Unabhängige Medien unter Beschuss
Der Ständerat hat in der Wintersession eine parlamentarische Initiative aus dem Ständerat abgelehnt. Somit müssen auch Unternehmen in der Schweiz weiterhin Gebühren für Radio und Fernsehen zahlen. Damit wird der Spardruck für die SRG seit der gewonnenen „No Billag“-Abstimmung nicht noch weiter erhöht. Anders sieht die Entwicklung in den letzten Jahren im europäischen Ausland aus: Dänemark beispielsweise hat die Rundfunkgebühren 2018 abgeschafft und in eine Mediensteuer umgewandelt. Seither wird beim dänischen Rundfunk gespart, wo es geht. Generell haben es unabhängige Medien in Europa derzeit schwer. In Polen bekämpft die Regierungspartei PiS die Medienfreiheit, Ungarns « illiberale Demokratie » von Viktor Orbán läuft wie geschmiert mit regierungsnahen Medien, und auch in Deutschland und Österreich stehen die öffentlich-rechtlichen Sender permanent in der Kritik. Die Entwicklung macht auch vor der « Mutter » der öffentlich-rechtlichen Sender Europas, der britischen BBC, nicht halt. Premierminister Boris Johnson persönlich führt hier den Feldzug gegen diese Institution des unabhängigen, kritischen Journalismus. Müssen wir uns ernsthafte Sorgen um unsere Demokratien machen, wenn die vierte Gewalt geschwächt wird?

Materialauszüge
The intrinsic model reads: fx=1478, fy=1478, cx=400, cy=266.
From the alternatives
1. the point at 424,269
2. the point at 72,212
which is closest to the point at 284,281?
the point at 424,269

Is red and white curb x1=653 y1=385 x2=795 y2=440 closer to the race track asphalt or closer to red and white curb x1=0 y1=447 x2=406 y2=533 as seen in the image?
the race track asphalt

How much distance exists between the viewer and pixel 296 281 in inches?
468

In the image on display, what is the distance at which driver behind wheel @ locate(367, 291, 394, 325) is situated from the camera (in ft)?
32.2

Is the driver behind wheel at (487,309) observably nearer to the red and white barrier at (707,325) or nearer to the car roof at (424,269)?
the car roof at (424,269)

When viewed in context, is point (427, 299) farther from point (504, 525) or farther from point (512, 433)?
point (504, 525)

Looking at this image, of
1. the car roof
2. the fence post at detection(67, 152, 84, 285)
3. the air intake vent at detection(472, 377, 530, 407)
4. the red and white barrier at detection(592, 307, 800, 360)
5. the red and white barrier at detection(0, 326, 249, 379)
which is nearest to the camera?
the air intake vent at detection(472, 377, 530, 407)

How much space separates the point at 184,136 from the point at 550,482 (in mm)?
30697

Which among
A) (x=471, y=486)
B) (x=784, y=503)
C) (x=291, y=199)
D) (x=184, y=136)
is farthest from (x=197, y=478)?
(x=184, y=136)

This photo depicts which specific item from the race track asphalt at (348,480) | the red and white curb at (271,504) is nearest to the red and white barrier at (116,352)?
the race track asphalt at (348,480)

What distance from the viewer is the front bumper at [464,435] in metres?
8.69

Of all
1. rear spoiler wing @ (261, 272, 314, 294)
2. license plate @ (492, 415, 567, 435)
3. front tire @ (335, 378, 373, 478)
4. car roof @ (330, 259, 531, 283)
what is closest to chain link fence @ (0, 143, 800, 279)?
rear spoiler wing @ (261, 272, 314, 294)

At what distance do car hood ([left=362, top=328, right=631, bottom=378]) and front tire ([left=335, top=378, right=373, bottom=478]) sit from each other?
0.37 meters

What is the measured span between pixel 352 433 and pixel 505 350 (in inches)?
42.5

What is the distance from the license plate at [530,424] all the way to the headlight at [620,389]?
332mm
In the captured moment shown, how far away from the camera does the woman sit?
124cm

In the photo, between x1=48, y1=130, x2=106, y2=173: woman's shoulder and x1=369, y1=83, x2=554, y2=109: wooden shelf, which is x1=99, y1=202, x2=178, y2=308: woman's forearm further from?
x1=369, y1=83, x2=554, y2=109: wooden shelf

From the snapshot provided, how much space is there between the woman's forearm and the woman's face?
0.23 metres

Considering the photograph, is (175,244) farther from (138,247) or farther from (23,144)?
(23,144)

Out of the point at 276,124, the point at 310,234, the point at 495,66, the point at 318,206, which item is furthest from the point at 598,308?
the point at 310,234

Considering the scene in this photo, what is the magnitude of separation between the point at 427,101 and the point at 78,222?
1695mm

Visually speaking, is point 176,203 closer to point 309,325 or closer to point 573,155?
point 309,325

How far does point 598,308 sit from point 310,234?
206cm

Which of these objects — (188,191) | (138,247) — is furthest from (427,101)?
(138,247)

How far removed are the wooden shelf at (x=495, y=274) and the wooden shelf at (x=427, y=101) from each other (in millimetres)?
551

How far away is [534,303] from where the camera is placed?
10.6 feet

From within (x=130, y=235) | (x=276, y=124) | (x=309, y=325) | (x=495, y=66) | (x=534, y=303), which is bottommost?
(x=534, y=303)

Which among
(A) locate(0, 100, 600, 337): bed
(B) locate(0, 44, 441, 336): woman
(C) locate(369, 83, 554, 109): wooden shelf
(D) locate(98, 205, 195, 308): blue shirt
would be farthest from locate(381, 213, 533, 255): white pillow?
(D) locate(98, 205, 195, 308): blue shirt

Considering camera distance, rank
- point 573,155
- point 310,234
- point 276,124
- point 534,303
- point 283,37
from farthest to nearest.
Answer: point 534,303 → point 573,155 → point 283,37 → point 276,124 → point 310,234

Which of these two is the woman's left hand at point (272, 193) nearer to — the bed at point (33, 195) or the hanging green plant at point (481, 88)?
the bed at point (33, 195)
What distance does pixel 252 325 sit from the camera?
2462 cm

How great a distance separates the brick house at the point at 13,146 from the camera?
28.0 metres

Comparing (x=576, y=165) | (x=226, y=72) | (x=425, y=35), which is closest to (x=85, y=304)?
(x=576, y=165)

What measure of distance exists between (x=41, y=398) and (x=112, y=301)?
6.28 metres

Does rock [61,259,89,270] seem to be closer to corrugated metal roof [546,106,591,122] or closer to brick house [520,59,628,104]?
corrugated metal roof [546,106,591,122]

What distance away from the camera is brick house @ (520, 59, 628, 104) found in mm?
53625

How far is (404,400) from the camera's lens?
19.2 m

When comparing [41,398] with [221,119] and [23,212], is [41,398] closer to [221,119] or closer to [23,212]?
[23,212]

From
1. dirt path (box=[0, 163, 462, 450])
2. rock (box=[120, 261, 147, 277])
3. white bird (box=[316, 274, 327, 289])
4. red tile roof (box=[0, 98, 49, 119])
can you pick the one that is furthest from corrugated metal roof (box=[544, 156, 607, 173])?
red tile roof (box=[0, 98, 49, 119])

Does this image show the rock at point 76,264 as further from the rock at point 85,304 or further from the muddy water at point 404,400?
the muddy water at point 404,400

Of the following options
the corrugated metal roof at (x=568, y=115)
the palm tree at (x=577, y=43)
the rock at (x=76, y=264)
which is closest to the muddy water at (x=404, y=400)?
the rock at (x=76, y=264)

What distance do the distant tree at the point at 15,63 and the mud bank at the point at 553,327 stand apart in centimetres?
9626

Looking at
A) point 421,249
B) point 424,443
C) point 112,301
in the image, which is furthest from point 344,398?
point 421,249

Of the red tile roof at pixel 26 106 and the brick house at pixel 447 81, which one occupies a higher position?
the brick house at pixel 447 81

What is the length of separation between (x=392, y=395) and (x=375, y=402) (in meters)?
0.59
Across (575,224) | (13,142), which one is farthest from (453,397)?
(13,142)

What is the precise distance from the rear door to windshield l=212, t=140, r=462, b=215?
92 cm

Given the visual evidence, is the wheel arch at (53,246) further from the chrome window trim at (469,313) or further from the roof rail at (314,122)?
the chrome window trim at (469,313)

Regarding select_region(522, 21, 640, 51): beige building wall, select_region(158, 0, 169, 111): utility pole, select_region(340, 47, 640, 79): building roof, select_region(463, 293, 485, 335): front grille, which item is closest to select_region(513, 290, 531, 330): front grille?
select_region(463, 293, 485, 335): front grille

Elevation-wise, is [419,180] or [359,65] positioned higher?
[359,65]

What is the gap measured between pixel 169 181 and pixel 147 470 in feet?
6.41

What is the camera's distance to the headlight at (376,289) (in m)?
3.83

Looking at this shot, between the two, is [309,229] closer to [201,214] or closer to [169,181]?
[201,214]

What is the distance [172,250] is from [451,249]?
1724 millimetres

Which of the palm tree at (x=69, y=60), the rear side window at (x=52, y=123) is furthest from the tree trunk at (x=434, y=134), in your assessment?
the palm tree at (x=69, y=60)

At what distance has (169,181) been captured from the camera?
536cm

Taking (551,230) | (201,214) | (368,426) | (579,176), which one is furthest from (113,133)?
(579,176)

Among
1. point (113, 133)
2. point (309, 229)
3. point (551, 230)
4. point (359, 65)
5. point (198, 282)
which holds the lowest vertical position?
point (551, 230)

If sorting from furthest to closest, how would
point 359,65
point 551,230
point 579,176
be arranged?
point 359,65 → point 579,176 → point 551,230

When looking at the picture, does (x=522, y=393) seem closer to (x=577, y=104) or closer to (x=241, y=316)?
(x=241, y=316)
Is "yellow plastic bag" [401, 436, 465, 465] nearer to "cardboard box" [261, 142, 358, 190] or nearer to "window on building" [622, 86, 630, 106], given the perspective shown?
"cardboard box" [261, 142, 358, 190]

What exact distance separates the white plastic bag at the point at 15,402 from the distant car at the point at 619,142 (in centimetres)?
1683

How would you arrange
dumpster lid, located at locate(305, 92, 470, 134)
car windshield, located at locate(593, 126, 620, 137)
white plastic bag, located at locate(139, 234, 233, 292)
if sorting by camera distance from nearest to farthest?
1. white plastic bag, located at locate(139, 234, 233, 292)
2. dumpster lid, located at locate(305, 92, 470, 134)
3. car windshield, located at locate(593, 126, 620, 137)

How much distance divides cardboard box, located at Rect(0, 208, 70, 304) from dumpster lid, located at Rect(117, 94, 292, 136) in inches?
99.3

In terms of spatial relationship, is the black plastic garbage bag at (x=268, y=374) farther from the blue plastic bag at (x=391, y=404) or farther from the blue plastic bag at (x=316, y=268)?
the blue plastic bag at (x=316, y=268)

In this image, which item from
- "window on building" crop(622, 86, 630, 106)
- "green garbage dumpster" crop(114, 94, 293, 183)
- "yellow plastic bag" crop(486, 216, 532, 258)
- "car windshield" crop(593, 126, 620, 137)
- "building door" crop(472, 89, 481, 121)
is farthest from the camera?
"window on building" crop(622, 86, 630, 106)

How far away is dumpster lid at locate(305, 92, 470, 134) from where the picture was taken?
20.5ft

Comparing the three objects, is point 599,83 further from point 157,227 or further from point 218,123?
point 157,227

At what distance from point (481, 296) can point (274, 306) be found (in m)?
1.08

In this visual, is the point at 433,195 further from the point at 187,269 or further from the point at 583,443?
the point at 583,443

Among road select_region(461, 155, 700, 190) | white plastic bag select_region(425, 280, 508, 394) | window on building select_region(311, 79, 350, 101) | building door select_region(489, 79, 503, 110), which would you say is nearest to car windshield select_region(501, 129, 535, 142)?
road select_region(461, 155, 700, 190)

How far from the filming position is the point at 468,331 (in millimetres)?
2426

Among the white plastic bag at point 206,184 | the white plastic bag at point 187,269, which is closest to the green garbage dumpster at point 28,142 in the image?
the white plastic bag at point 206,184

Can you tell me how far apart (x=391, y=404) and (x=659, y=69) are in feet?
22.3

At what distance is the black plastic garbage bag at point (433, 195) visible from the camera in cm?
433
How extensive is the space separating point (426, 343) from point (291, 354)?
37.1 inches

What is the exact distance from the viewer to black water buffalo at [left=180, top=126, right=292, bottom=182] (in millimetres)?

Aufgabenstellung
Führe den Text über die Bedrängnis unabhängiger Medien in Europa im Anschluss an seinen letzten Satz fort.

Endergebnis
Ein Artikel aus der NZZ am Sonntag zum Thema BBC und Boris Johnson:
Boris Johnson hat die BBC im Visier
Der britische Premierminister will die öffentlichrechtliche Medienanstalt schwächen.
Sie ist die einflussreichste öffentlichrechtliche Mediengesellschaft der Welt: die BBC. Sie erreicht mit ihren Radio- und Fernsehsendern jede Woche mehr als 420 Millionen Menschen weltweit. Mit ihrer Unabhängigkeit ist sie seit fast hundert Jahren Symbol der britischen Demokratie.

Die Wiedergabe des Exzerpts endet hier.